10 de agosto de 2009

Um ruído forte


      Houve um ruído forte, agudo, não longe da sua cabeça e Maigret se pôs a agitar, entre aborrecido e assustado, um dos braços fora dos lençóis. Ele tinha consciência de estar na cama, consciência também da presença da mulher que, mais acordada que ele, esperava na obscuridade sem nada ousar dizer.
      Durante alguns segundos, pelo menos, ele se enganou sobre a natureza desse ruído insistente, agressivo, imperioso. E era sempre no inverno, quando fazia muito frio, que se enganava desse modo.
      Parecia-lhe que era o despertador que tocava, embora desde o seu casamento não houvesse mais despertador na mesa de cabeceira. A coisa remontava a um tempo distante, à infância, quando ele era menino de coro e ajudava na missa das seis da manhã.

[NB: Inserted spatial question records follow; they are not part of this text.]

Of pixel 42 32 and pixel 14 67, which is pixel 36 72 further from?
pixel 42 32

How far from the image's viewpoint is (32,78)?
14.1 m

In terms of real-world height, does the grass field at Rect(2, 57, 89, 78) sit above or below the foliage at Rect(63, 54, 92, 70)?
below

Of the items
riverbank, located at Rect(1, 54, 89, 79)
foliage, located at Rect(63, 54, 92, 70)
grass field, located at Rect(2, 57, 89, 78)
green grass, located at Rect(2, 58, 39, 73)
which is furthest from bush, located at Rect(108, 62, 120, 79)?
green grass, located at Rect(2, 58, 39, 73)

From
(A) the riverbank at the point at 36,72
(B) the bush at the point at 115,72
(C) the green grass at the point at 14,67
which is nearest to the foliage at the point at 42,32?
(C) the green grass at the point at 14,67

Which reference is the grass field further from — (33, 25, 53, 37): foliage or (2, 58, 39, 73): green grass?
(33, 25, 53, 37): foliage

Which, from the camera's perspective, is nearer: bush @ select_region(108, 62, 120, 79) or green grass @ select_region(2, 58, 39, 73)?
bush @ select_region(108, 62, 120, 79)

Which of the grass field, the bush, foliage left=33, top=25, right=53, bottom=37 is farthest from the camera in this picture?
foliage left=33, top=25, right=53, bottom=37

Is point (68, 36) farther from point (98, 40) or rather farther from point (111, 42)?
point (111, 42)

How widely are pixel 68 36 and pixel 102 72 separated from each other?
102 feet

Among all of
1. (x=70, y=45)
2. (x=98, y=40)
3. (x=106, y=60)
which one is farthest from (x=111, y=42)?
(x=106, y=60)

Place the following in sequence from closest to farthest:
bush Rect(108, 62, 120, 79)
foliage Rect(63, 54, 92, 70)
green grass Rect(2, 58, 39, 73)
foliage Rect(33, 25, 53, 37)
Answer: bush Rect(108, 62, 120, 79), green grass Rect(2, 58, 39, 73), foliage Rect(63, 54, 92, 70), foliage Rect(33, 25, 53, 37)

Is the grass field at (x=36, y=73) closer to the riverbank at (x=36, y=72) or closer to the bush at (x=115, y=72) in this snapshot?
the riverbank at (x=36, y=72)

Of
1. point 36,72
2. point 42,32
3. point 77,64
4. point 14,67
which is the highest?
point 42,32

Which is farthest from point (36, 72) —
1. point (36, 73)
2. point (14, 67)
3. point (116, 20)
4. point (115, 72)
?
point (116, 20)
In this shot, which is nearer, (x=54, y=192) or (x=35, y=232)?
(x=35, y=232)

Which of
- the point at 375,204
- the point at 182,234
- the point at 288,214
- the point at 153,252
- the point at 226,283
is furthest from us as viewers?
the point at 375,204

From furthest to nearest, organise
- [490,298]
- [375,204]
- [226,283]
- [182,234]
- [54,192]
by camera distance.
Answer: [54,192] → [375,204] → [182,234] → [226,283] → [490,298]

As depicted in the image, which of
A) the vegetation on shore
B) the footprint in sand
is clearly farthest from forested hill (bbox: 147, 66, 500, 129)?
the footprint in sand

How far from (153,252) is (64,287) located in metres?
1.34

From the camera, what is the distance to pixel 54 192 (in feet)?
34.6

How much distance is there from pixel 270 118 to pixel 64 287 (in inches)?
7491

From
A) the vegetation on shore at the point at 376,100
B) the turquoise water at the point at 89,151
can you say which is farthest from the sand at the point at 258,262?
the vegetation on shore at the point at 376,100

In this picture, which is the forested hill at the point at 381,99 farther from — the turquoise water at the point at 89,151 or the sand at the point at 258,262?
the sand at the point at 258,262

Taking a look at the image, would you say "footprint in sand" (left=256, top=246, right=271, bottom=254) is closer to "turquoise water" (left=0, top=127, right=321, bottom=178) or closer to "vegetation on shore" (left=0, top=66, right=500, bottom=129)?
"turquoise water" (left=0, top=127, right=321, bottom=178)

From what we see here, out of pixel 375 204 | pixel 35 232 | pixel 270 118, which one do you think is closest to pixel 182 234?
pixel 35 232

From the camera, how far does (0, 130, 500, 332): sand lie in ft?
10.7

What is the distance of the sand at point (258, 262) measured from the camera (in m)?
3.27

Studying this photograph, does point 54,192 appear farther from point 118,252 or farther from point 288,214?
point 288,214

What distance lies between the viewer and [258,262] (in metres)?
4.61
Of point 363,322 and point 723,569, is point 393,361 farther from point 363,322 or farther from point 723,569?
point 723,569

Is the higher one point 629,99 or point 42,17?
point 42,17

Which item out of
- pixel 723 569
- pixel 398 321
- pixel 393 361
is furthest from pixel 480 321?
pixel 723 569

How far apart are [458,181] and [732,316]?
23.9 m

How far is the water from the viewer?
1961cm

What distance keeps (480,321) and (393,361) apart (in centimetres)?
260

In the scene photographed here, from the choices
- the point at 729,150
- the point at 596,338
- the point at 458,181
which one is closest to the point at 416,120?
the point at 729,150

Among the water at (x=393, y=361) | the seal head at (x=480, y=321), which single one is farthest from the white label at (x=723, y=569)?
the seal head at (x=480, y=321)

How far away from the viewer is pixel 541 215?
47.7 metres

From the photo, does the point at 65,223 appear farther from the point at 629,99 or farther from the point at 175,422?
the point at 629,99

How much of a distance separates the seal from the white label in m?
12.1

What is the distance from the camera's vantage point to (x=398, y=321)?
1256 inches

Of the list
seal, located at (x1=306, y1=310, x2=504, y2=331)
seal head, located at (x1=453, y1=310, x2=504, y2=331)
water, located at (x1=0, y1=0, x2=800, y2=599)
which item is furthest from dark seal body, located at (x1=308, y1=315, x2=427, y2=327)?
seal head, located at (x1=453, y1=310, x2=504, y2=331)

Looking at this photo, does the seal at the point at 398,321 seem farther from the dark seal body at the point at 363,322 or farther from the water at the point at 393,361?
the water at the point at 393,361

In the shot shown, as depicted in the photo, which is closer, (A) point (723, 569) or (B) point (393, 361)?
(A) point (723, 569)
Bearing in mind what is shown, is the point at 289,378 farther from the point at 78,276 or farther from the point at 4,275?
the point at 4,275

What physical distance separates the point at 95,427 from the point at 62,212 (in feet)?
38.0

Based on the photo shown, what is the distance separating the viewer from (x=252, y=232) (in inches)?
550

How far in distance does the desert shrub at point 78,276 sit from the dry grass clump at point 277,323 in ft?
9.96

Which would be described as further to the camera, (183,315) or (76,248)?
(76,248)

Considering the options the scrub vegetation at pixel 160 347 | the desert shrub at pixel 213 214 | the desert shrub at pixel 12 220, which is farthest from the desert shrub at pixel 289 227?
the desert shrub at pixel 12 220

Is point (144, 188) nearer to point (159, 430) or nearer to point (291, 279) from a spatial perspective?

      No entanto, também ajudara na missa durante a primavera, o verão, o outono. Por que a lembrança que restou e lhe voltava automaticamente era uma lembrança de obscuridade, de frio, de dedos adormecidos, de calçados que, no caminho, faziam estalar uma película de gelo?
      Ele derrubou o copo, como acontecia com frequência, e a sra. Maigret acendeu a lâmpada de cabeceira no momento em que a mão dele atingia o telefone.
      "Maigret... Sim..."
      [...]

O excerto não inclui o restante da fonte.